Author information
1
Division of Digestive and Liver Diseases, UT Southwestern Medical Center, Dallas TX.
2
Division of Gastroenterology and Hepatology, University of Michigan, Ann Arbor, MI.
3
Division of Digestive and Liver Diseases, UT Southwestern Medical Center, Dallas TX. Electronic address: amit.singal@utsouthwestern.edu.
Abstract
BACKGROUND & AIMS:
Low rates of hepatocellular carcinoma (HCC) surveillance are primarily due to provider-related process failures. However, few studies have evaluated primary care provider (PCP) practice patterns, attitudes, and barriers to HCC surveillance at academic tertiary care referral centers.
METHODS:
We conducted a web-based survey of PCPs at 2 tertiary care referral centers (132 clinics) from June 2017 through December 2017. The survey was adapted from pre-tested surveys and included questions about practice patterns, attitudes, and barriers to HCC surveillance. We used the Fisher exact and Mann-Whitney rank-sum tests to identify factors associated with adherence to HCC surveillance recommendations, for categorical and continuous variables, respectively.
RESULTS:
We obtained a provider-level response rate of 75% and clinic-level response rate of 100% (132 clinics).

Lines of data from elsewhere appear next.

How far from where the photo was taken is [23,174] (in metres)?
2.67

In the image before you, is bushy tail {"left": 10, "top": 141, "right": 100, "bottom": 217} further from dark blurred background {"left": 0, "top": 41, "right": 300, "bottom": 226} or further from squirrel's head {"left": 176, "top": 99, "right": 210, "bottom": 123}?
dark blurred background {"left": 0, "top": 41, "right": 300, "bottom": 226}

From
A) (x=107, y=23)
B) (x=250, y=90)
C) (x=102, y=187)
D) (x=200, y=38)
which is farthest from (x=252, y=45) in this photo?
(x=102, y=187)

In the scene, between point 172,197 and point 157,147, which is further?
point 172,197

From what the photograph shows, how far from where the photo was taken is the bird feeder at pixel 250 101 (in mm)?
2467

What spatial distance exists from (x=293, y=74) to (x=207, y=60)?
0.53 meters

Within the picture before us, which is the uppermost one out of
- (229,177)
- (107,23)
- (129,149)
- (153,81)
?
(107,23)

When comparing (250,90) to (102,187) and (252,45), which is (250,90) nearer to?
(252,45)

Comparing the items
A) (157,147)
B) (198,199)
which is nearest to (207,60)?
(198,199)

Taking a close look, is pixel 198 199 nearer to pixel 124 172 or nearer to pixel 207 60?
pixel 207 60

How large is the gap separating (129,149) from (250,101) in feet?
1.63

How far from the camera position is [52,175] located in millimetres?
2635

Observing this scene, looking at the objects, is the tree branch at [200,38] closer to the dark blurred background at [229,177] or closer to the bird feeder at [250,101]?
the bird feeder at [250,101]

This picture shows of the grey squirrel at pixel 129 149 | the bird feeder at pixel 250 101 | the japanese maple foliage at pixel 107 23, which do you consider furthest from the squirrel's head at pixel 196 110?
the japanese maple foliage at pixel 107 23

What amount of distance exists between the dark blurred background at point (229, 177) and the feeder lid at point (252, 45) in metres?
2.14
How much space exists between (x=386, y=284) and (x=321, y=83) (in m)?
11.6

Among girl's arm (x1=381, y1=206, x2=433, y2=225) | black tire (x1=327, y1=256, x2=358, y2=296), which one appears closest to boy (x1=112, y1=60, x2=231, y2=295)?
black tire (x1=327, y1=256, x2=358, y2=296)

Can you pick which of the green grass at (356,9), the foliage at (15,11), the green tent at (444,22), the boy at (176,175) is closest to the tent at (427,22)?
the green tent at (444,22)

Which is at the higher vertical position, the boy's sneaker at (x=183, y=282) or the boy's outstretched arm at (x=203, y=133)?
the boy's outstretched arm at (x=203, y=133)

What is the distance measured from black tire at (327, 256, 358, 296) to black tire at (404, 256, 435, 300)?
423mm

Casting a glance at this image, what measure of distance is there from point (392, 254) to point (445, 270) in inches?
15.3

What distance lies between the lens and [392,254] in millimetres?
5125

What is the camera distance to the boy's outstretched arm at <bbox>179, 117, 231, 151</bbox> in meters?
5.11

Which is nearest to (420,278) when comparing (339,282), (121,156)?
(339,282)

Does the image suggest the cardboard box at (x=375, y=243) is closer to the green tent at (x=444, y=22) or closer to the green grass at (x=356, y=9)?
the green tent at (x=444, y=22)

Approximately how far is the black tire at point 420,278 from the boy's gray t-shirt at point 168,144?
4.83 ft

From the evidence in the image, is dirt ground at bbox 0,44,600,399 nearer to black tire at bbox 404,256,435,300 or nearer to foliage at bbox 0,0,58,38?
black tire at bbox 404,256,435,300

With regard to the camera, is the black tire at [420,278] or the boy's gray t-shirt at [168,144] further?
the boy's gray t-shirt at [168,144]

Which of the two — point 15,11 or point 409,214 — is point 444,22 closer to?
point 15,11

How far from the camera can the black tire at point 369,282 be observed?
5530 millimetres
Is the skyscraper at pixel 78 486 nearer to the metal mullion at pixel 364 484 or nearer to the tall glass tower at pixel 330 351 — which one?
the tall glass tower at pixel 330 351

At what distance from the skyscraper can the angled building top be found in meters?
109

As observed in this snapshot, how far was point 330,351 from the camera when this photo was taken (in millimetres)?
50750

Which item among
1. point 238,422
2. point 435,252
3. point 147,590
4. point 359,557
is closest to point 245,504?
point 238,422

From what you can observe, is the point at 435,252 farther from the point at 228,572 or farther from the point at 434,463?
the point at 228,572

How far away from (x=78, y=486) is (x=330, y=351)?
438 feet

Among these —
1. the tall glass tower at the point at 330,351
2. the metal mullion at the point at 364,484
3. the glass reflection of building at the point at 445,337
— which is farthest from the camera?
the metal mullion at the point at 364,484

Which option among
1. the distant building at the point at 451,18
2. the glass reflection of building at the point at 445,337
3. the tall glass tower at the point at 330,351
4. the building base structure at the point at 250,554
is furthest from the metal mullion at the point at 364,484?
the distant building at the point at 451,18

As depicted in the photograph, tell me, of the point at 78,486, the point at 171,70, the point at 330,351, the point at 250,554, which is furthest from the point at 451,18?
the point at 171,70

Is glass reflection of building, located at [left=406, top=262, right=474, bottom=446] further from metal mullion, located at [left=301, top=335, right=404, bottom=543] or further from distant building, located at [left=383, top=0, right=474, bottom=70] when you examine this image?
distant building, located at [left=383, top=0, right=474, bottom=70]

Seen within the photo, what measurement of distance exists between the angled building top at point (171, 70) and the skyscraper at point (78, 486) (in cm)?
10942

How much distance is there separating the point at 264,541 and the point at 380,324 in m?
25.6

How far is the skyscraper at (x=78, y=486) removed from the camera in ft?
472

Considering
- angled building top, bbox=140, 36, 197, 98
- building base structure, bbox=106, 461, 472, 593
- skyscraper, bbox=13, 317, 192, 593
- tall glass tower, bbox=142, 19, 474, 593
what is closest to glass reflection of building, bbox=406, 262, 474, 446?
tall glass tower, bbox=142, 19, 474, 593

Whereas most PCPs performed HCC surveillance themselves, one-third deferred surveillance to subspecialists and referred patients to hepatology clinic. Providers believed the combination of ultrasound and alpha fetoprotein analysis to be highly effective for early-stage tumor detection and reported using the combination for assessment of most patients. However, PCPs were more likely to use computed tomography- or magnetic resonance imaging-based surveillance for patients with nonalcoholic steatohepatitis or decompensated cirrhosis. Most providers believed HCC surveillance to be efficacious for early tumor detection and increasing survival. However, they desired increased high-quality evidence to characterize screening benefits and harms. Providers expressed notable misconceptions about HCC surveillance, including the role for measurement of liver enzymes in HCC surveillance and cost effectiveness of surveillance in patients without cirrhosis. They also reported barriers, including no being up to date on HCC surveillance recommendations, limited time in clinic, and competing clinical concerns.
CONCLUSION:
In a web-based survey, PCPs reported misconceptions and barriers to HCC surveillance. These indicate the need for interventions, including provider education, to improve HCC surveillance effectiveness in clinical practice.